__DOCUMENT EXCERPT__.
>>>>>

Instead of sutures, a self-healing antibacterial polymer; instead of examining the wound, integrated smart monitoring

“Sutures? That’s practically medieval!”

Professor Hossam Haick

It is a staple of science fiction to mock sutures as outdated. The technique has, after all, been in use for at least 5,000 years. Surely medicine should have advanced since ancient Egypt. Professor Hossam Haick from the Wolfson Department of Chemical Engineering at the Technion has finally turned science fiction into reality. His lab succeeded in creating a smart sutureless dressing that binds the wound together, wards off infection, and reports on the wound’s condition directly to the doctors’ computers. Their study was published in Advanced Materials.

Current surgical procedures entail the surgeon cutting the human body, doing what needs to be done, and sewing the wound shut – an invasive procedure that damages surrounding healthy tissue. Some sutures degrade by themselves – or should degrade – as the wound heals. Others need to be manually removed. Dressing is then applied over the wound and medical personnel monitor the wound by removing the dressing to allow observation for signs of infection like swelling, redness, and heat. This procedure is painful to the patient, and disruptive to healing, but it is unavoidable. Working with these methods also mean that infection is often discovered late, since it takes time for visible signs to appear, and more time for the inspection to come round and see them. In developed countries, with good sanitation available, about 20% of patients develop infections post-surgery, necessitating additional treatment and extending the time to recovery. The figure and consequences are much worse in developing countries.

Self-healing, antibacterial, and multifunctional wound dressing in action

How will it work with Prof. Haick’s new dressing?

Prior to beginning a procedure, the dressing – which is very much like a smart band-aid – developed by Prof. Haick’s lab will be applied to the site of the planned incision. The incision will then be made through it. Following the surgery, the two ends of the wound will be brought together, and within three seconds the dressing will bind itself together, holding the wound closed, similarly to sutures. From then, the dressing will be continuously monitoring the wound, tracking the healing process, checking for signs of infection like changes in temperature, pH, and glucose levels, and report to the medical personnel’s smartphones or other devices. The dressing will also itself release antibiotics onto the wound area, preventing infection.

Photo of the sensing part of MFDW

“I was watching a movie on futuristic robotics with my kids late one night,” said Prof. Haick, “and I thought, what if we could really make self-repairing sensors?”

Dr. Ning Tang

Most people discard their late-night cinema-inspired ideas. Not Prof. Haick, who, the very next day after his Eureka moment, was researching and making plans. The first publication about a self-healing sensor came in 2015 (read more about it on the Technion website here). At that time, the sensor needed almost 24 hours to repair itself. By 2020, sensors were healing in under a minute (read about the study by Muhammad Khatib, a student in Prof. Haick’s lab here), but while it had multiple applications, it was not yet biocompatible, that is, not usable in contact with skin and blood. Creating a polymer that would be both biocompatible and self-healing was the next step, and one that was achieved by postdoctoral fellow Dr. Ning Tang.

<<<<<

__ACTIVITY LIST__.
1. Condense the paragraph of the dressing article that begins "Prior to beginning a procedure" into a short list that keeps its main facts.
2. Transcribe the dressing article word for word, starting at "Instead of sutures, a" and ending at "in Advanced Materials.".

__GIVEN INFORMATION__.
>>>>>

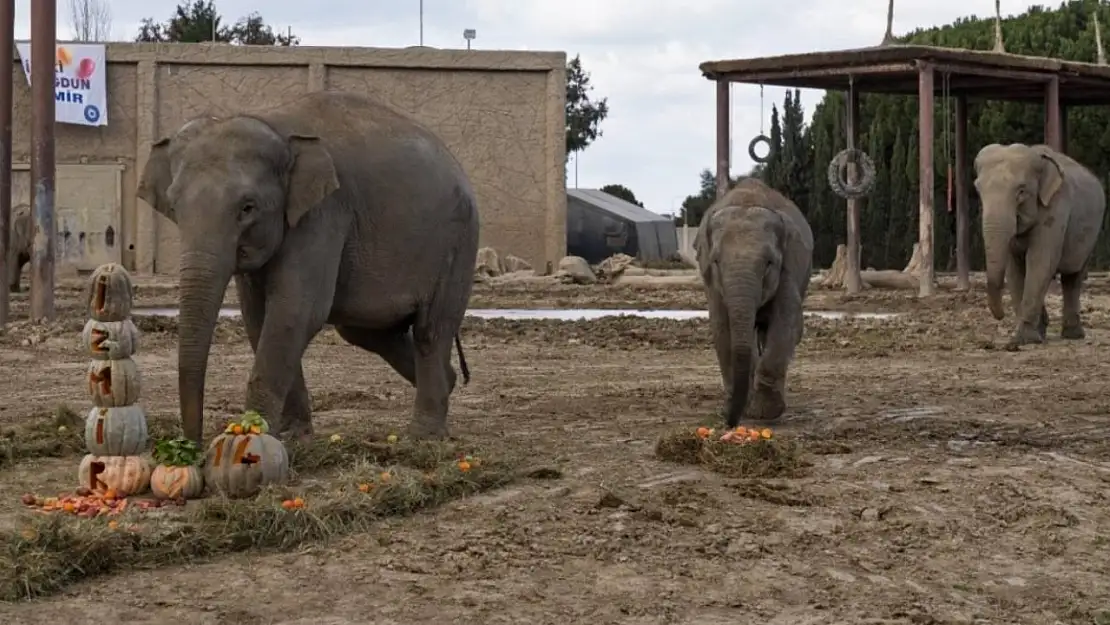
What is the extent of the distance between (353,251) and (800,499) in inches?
110

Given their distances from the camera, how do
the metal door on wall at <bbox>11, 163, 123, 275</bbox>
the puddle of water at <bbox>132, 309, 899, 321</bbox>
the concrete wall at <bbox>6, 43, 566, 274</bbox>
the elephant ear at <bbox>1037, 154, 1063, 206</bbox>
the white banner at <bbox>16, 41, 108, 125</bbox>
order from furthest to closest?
the concrete wall at <bbox>6, 43, 566, 274</bbox> < the metal door on wall at <bbox>11, 163, 123, 275</bbox> < the white banner at <bbox>16, 41, 108, 125</bbox> < the puddle of water at <bbox>132, 309, 899, 321</bbox> < the elephant ear at <bbox>1037, 154, 1063, 206</bbox>

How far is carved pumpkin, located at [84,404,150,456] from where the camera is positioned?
24.4 ft

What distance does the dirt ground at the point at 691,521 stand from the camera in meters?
5.62

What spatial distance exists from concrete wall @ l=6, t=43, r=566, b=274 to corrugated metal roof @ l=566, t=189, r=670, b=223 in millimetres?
9455

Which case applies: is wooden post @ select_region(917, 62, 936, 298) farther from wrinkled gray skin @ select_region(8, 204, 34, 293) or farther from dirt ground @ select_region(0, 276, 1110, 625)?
wrinkled gray skin @ select_region(8, 204, 34, 293)

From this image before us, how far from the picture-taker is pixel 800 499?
7426mm

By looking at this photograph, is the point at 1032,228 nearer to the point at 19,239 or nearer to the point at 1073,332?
the point at 1073,332

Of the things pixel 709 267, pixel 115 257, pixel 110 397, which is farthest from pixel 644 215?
pixel 110 397

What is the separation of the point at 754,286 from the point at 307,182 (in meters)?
2.93

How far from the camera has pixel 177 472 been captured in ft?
23.5

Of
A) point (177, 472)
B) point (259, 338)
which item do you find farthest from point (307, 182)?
point (177, 472)

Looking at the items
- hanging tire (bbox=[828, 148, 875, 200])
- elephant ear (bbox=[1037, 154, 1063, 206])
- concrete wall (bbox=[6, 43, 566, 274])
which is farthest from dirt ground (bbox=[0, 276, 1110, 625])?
concrete wall (bbox=[6, 43, 566, 274])

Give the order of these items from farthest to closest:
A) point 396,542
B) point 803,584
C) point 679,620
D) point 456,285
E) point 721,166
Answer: point 721,166
point 456,285
point 396,542
point 803,584
point 679,620

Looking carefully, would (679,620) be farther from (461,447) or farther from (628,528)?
(461,447)
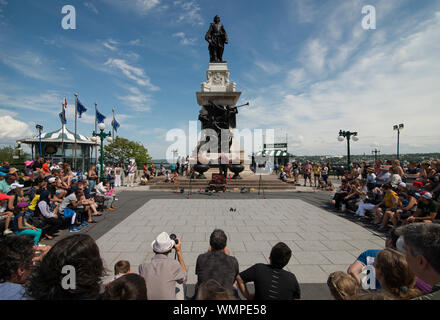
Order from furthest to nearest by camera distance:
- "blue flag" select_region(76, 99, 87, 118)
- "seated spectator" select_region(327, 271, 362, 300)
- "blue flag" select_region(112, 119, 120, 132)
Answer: "blue flag" select_region(112, 119, 120, 132)
"blue flag" select_region(76, 99, 87, 118)
"seated spectator" select_region(327, 271, 362, 300)

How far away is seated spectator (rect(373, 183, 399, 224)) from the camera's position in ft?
22.8

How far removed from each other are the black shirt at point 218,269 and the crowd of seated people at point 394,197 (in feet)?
19.6

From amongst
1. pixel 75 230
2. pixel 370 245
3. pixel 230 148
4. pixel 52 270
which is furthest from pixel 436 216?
pixel 230 148

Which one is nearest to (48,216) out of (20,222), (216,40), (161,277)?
(20,222)

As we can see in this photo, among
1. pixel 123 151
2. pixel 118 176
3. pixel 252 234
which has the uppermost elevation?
pixel 123 151

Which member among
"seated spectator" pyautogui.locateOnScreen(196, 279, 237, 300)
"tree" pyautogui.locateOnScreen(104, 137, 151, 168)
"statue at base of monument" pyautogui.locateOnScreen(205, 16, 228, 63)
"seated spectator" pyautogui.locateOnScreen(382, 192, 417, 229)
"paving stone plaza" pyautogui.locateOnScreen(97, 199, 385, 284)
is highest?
"statue at base of monument" pyautogui.locateOnScreen(205, 16, 228, 63)

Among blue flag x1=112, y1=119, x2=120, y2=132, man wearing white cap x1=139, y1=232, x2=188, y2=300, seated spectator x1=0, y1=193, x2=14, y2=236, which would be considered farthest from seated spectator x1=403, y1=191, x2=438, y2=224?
blue flag x1=112, y1=119, x2=120, y2=132

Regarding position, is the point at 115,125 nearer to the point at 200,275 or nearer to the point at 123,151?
the point at 200,275

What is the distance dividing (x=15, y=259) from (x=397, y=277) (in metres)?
3.41

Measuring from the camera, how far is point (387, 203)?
7230mm

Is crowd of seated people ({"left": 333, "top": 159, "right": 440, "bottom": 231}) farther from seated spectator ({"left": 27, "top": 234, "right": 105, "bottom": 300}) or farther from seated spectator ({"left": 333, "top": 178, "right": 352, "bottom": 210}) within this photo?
seated spectator ({"left": 27, "top": 234, "right": 105, "bottom": 300})

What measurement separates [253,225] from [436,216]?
5061 millimetres

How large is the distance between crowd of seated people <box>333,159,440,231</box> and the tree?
158 ft

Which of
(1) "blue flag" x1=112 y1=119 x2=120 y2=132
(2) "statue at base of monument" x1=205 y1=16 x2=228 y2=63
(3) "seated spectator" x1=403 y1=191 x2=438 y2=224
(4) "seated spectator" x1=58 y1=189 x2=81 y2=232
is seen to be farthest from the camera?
(1) "blue flag" x1=112 y1=119 x2=120 y2=132
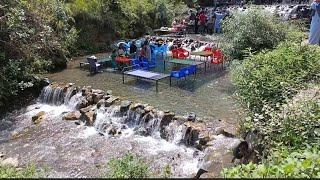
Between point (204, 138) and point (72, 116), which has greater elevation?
point (204, 138)

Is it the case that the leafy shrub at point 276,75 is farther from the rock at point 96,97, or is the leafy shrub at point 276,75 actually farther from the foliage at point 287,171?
the rock at point 96,97

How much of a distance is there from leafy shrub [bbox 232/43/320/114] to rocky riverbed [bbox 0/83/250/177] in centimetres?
121

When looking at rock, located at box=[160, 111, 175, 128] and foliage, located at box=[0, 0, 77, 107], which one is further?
foliage, located at box=[0, 0, 77, 107]

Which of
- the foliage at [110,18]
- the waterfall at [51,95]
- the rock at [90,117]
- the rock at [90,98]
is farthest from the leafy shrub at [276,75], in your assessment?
the foliage at [110,18]

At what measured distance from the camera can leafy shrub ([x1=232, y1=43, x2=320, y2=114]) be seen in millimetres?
7801

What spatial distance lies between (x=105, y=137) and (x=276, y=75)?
18.8 feet

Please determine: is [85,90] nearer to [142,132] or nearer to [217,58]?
[142,132]

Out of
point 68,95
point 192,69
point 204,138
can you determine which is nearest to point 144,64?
point 192,69

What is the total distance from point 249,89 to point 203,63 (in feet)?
30.4

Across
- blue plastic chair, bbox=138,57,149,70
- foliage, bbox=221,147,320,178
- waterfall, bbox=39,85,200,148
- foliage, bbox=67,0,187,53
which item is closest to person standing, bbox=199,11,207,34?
foliage, bbox=67,0,187,53

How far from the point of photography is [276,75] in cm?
821

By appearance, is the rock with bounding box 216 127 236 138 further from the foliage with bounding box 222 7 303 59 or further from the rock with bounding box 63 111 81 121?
the rock with bounding box 63 111 81 121

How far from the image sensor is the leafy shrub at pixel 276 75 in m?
7.80

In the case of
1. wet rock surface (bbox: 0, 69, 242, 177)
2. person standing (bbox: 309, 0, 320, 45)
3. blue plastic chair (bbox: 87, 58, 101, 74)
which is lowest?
wet rock surface (bbox: 0, 69, 242, 177)
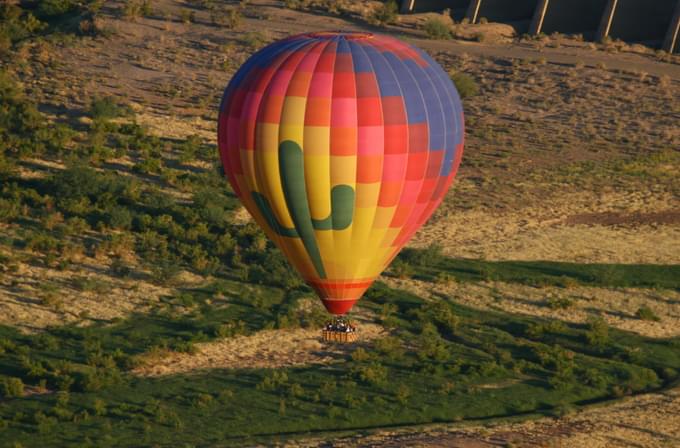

<<<<<

__ANSWERS BY ITEM__.
1.
- Before surgery, the dressing, which works like a smart band-aid, is applied over the planned incision site, and the incision is made through it.
- After surgery, the two ends of the wound are brought together, and within three seconds the dressing binds itself, holding the wound closed as sutures would.
- The dressing then continuously monitors the wound. It tracks healing and checks for signs of infection such as changes in temperature, pH, and glucose levels.
- It reports to medical personnel's smartphones or other devices.
- It releases antibiotics onto the wound area to prevent infection.

2.
Instead of sutures, a self-healing antibacterial polymer; instead of examining the wound, integrated smart monitoring

“Sutures? That’s practically medieval!”

Professor Hossam Haick

It is a staple of science fiction to mock sutures as outdated. The technique has, after all, been in use for at least 5,000 years. Surely medicine should have advanced since ancient Egypt. Professor Hossam Haick from the Wolfson Department of Chemical Engineering at the Technion has finally turned science fiction into reality. His lab succeeded in creating a smart sutureless dressing that binds the wound together, wards off infection, and reports on the wound’s condition directly to the doctors’ computers. Their study was published in Advanced Materials.